Wakil Presiden RI, Jusuf Kalla buka suara terkait rencana Komisi Pemilihan Umum (KPU) untuk melarang mantan narapidana kasus korupsi maju jadi calon legislatif (caleg) di Pemilu 2019 nanti. JK menyebut bekas narapidana korupsi masih bisa jadi caleg. Kok bisa?
Menurut JK, aturan mantan narapidana kasus korupsi yang dilarang mendaftar pemilihan legislatif sejatinya telah diatur dalam putusan pengadilan. JK mengatakan bahwa satu syarat penting agar mantan napi kasus korupsi tetap berhak mendaftar sebagai caleg adalah jika pengadilan tak mencabut hak politiknya.
“Tentu tidak ada larangan aktif lagi selama hak politiknya tidak dicabut,” kata Wakil Presiden RI, Jusuf Kalla di kantor Wakil Presiden RI, Jakarta, seperti dilansir Tempo.co, Selasa 3 April.
KPU sebelumnya berencana membuat larangan bagi mantan napi kasus korupsi yang ingin menjadi calon anggota DPR, DPD, maupun DPRD pada Pemilu 2019. Nantinya, larangan itu bakal dimasukkan ke dalam Peraturan KPU (PKPU) baru karena belum pernah diterapkan pada pemilu 2014.
Rencana KPU melarang mantan napi kasus korupsi maju sebagai caleg muncul setelah melihat beberapa calon kepala daerah ditetapkan sebagai tersangka kasus korupsi saat proses Pilkada Serentak 2018 tengah berjalan.
Baca Juga: Alasan KPU Berencana Larang Mantan Napi Korupsi Jadi Caleg di Pemilu 2019
Selain itu, aturan soal larangan tersebut diklaim berasal dari inisiatif KPU karena Undang-Undang Nomor 7 Tahun 2017 tentang Pemilu tidak mencantumkan larangan bagi mantan napi kasus korupsi yang ingin menjadi caleg.
Pasal 240 beleid menyebutkan bahwa bakal caleg harus tidak pernah dipenjara berdasarkan putusan inkracht dengan ancaman pidana 5 tahun atau lebih, kecuali telah terbuka mengaku kepada masyarakat.

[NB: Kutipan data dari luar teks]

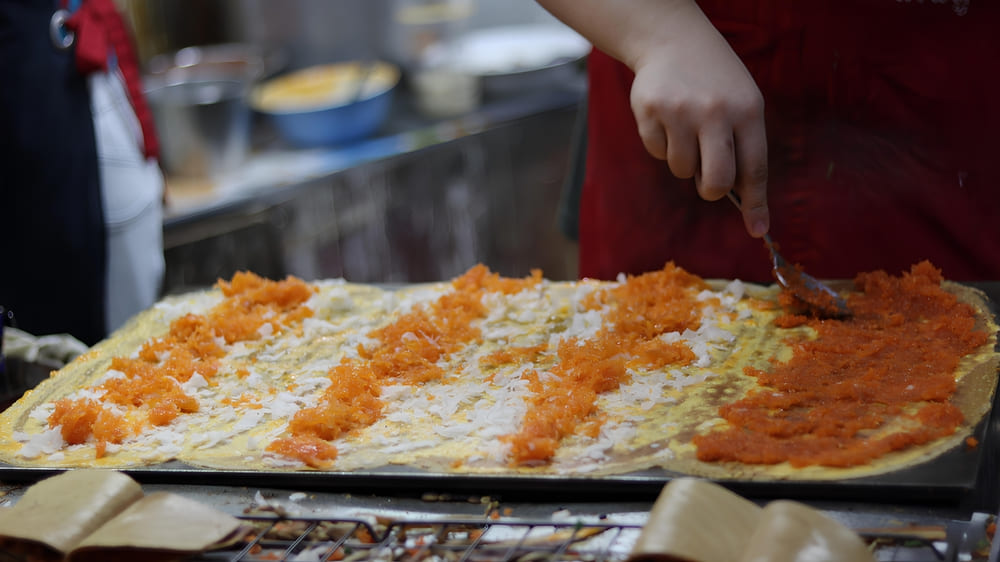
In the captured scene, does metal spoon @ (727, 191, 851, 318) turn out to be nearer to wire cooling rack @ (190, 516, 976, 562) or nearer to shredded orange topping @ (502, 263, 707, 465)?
shredded orange topping @ (502, 263, 707, 465)

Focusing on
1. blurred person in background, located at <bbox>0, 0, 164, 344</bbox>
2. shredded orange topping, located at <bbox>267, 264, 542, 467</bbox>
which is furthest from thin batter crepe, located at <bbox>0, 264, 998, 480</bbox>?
blurred person in background, located at <bbox>0, 0, 164, 344</bbox>

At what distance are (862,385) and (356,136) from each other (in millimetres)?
2657

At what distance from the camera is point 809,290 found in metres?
1.46

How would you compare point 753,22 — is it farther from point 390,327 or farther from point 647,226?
point 390,327

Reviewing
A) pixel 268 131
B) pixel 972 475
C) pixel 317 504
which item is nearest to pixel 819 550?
pixel 972 475

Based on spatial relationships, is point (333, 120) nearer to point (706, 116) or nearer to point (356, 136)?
point (356, 136)

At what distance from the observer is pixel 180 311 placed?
168cm

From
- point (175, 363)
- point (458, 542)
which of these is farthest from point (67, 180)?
point (458, 542)

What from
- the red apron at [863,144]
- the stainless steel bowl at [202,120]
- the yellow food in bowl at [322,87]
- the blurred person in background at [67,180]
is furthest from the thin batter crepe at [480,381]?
the yellow food in bowl at [322,87]

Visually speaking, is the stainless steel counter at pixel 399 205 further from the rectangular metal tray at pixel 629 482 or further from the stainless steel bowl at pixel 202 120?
the rectangular metal tray at pixel 629 482

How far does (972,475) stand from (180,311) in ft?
4.52

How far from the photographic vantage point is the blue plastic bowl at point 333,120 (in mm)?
3406

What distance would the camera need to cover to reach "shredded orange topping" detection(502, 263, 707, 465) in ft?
A: 3.77

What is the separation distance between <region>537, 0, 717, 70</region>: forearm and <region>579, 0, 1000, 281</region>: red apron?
34 centimetres
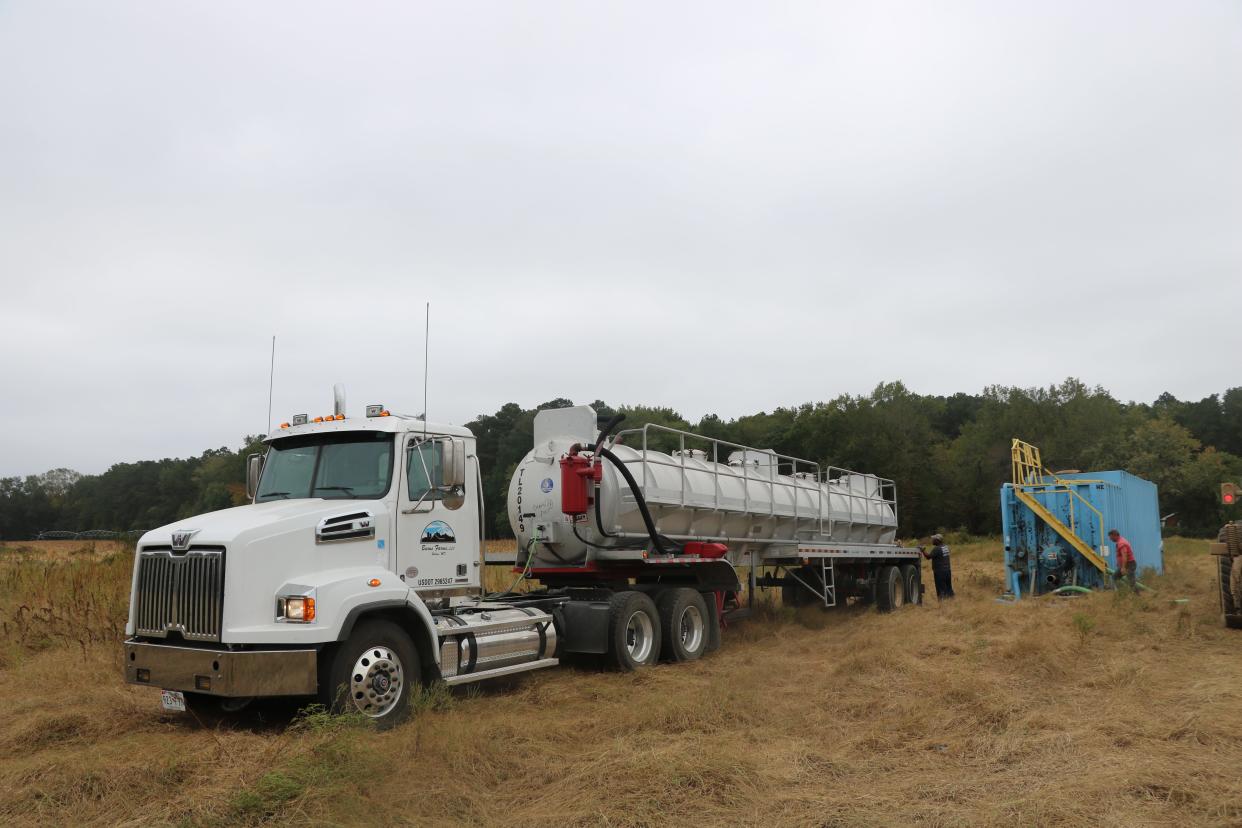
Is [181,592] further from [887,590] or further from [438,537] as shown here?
[887,590]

Meski begitu, JK mengatakan bahwa semua itu kembali lagi ke masyarakat. Hak untuk dipilih yang dimiliki para caleg mantan napi korupsi tersebut sepenuhnya menjadi kewenangan masyarakat.

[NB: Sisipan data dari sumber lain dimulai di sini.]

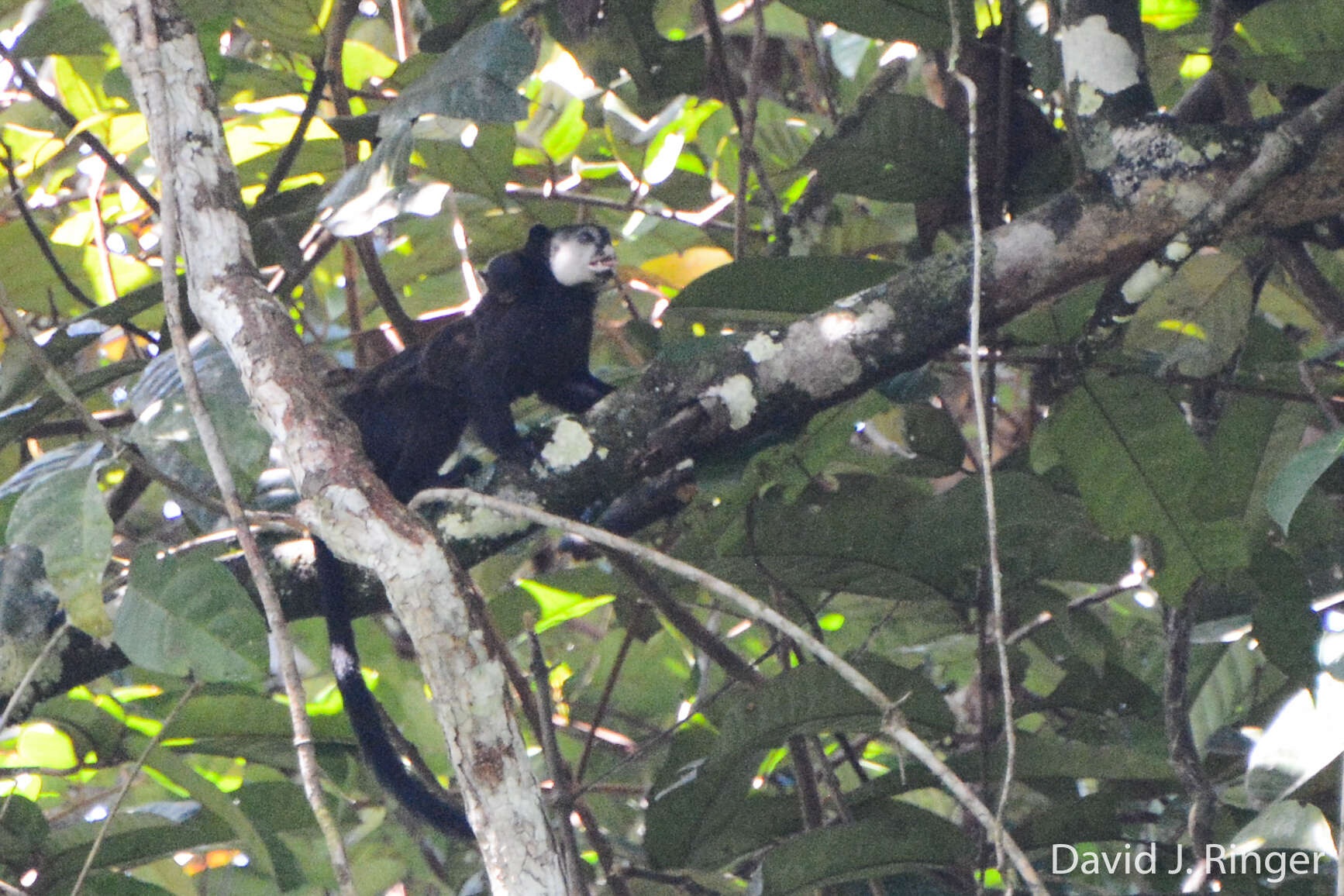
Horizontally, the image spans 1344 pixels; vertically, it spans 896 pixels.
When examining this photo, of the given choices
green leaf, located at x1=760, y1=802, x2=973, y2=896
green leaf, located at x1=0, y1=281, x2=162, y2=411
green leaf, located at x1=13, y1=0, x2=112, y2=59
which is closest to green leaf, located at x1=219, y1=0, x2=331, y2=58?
green leaf, located at x1=13, y1=0, x2=112, y2=59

“Tapi tentu ini pilihan masyarakat sendiri. Kalau calon itu mempunyai background pernah dihukum tentu berbeda dengan yang tidak. Jadi tetap kembali ke masyarakat,” ujar politisi senior Partai Golkar tersebut.
Sebelumnya, Komisioner KPU, Hasyim Asyari mengatakan pejabat negara atau wakil rakyat merupakan orang yang diberikan amanah dan kepercayaan dari masyarakat. Mereka seharusnya bekerja secara profesional dan tidak korupsi karena merupakan bentuk penyalahgunaan wewenang pada jabatan.
Maka dari itu, KPU sendiri menyatakan pentingnya larangan bagi mantan napi kasus korupsi untuk mendaftar caleg. Hal itu yang dinilai tak patut jika mereka maju kembali menjadi pejabat negara.
“Orang yang sudah berkhianat kepada jabatannya tidak layak menduduki jabatan publik lagi. Tidak layak menduduki jabatan kenegaraan lagi. Itu akan kita atur,” kata Hasyim Asy’ari, Kamis 29 Maret.
Baca Juga: Menteri Mau Jadi Tim Kampanye di Pilpres 2019? Boleh, Asal…
Menurutnya, masyarakat harus mendapat pemimpin yang bersih dari kasus korupsi. KPU juga berharap partai politik selektif dalam menyaring caleg yang akan diusung di setiap daerah pemilihan.
“Kalau ada penolakan, ini berarti termasuk bagian yang tidak mau bersih. Dengan adanya aturan ini, berarti partai politik (parpol) harus selektif memilih bakal Calegnya,” ucap Hasyim.
Sekadar informasi, pendaftaran caleg untuk Pemilu 2019 mendatang akan dimulai pada Juli 2018. kemudian, penetapan caleg akan dilakukan bersamaan dengan calon presiden dan wakil presiden yakni pada 20 September 2018.
Lalu, pada 23 September 2018, para caleg yang sudah terdaftar bisa melakukan kampanye hingga tiga hari sebelum pemungutan suara berlangsung, 17 April 2018.